Think twice before consulting with AI. Your intentions might soon be feeding the new AI economy, researchers from the University of Cambridge warn.
Everything you do online leaves a trace, and these digital footprints generate significant income for the ad industry. It has become the new norm that ads on Meta platforms, or Google, target you based on your digital preferences. However, AI is bringing this to a whole new level.
A group of researchers at the University of Cambridge is forecasting a dystopian future that may not be that far away. While AI assistants are becoming increasingly popular, they might be playing a double game and selling you off to the big tech.
While being able to guess our needs and influence decision-making at an early stage, AI models could also sell this information straight to the companies interested in selling you the solution to your problem.
Researchers from Cambridge’s Leverhulme Center for the Future of Intelligence (LCFI) note that we are on the verge of what they call a “lucrative yet troubling new marketplace for digital signals of intent.”
Such an economy of intent might stretch from regular shopping to voting and politics and be extremely profitable for advertisers at your expense.
We share too much data with AI models
Trusting your data to popular chatbots that serve as tutors, assistants, or even virtual girlfriends might backfire, as tech companies behind the models could try to monetize the personal data provided to the models.
The researchers write that large language models (LLMs) could be used to target, at low cost, a user’s cadence, politics, vocabulary, age, gender, online history, and even preferences for flattery and ingratiation.
It is especially concerning, as often-used AI models have a treasure trove of sensitive and intimate information about users' psychological state, behavior, or even their deepest desires.
“What people say when conversing, how they say it, and the type of inferences that can be made in real-time as a result, are far more intimate than just records of online interactions,” said LCFI Visiting Scholar Dr.
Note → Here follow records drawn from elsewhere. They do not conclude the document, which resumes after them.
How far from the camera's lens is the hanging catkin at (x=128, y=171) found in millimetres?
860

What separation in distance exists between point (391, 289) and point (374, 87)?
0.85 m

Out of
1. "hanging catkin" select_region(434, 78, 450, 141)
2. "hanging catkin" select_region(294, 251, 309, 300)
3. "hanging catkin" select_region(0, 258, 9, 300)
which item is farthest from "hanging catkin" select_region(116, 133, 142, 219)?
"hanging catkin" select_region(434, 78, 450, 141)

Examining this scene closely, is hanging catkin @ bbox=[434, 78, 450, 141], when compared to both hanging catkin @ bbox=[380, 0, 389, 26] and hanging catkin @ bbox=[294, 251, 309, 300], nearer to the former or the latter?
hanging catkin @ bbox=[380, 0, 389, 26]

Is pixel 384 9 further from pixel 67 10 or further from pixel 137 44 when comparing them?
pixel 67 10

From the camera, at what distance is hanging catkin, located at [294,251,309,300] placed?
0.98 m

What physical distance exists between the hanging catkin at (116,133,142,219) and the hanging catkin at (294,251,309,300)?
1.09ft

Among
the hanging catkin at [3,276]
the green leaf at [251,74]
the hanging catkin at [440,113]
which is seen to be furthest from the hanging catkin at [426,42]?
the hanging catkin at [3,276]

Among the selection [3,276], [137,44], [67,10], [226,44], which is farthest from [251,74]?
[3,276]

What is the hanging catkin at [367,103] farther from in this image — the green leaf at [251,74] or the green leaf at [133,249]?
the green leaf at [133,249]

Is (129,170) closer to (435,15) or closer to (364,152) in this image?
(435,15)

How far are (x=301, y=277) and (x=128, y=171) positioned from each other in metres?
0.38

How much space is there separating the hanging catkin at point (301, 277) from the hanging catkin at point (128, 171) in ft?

Yaqub Chaudhary.
Combined with the data gathered from online activities, AI models will have a powerful data set that could allow for “social manipulation on an industrial scale.”
“Tremendous resources are being expended to position AI assistants in every area of life, which should raise the question of whose interests and purposes these so-called assistants are designed to serve,” adds Chaudhary.
For decades, attention has been the currency of the internet giants, but inner motivations could be the next big digital currency.
“It will be a gold rush for those who target, steer, and sell human intentions,” said Dr. Jonnie Penn, a historian of technology from Cambridge’s LCFI.
“We should start to consider the likely impact such a marketplace would have on human aspirations, including free and fair elections, a free press, and fair market competition before we become victims of its unintended consequences.”
Tech giants are aiming to employ AI to hunt intentions
While the intention economy is still an “aspiration” for the tech industry, major tech companies have hinted that they’re working on it.
In 2024, Apple’s new “App Intents” developer framework for connecting apps to Siri (Apple’s voice-controlled personal assistant) includes protocols to “predict actions someone might take in the future” and “suggest the app intent to someone in the future using predictions you [the developer] provide.”
Last year, OpenAI, in a blog post, called for “data that expresses human intention… across any language, topic, and format.” At a conference in 2023, the director of product at Shopify spoke of chatbots coming in “to explicitly get the user’s intent.”
Nvidia’s CEO has openly discussed using LLMs to identify intentions and desires, while Meta introduced "Intentonomy," a dataset for understanding human intent, in 2021.
“These companies already sell our attention. To get the commercial edge, the logical next step is to use the technology they are clearly developing to forecast our intentions and sell our desires before we have even fully comprehended what they are,” said Chaudhary.